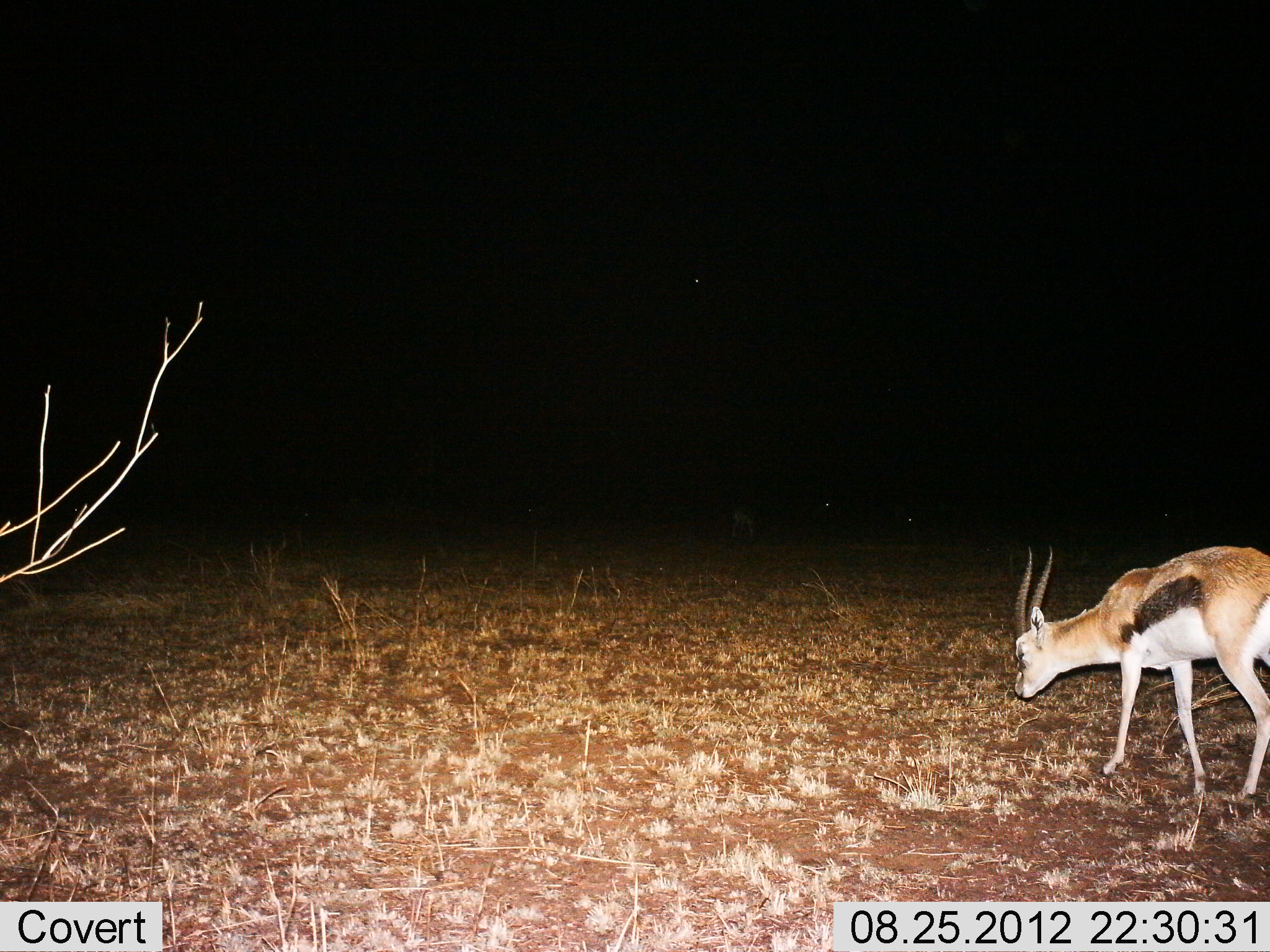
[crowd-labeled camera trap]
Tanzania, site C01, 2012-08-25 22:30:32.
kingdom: Animalia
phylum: Chordata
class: Mammalia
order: Artiodactyla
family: Bovidae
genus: Eudorcas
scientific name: Eudorcas thomsonii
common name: thomson's gazelle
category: gazellethomsons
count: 1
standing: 40%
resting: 0%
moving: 20%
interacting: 0%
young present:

Work instructions -> Copy all the material above exactly, but skip each image.

Written reply ->
[crowd-labeled camera trap]
Tanzania, site C01, 2012-08-25 22:30:32.
kingdom: Animalia
phylum: Chordata
class: Mammalia
order: Artiodactyla
family: Bovidae
genus: Eudorcas
scientific name: Eudorcas thomsonii
common name: thomson's gazelle
category: gazellethomsons
count: 1
standing: 40%
resting: 0%
moving: 20%
interacting: 0%
young present:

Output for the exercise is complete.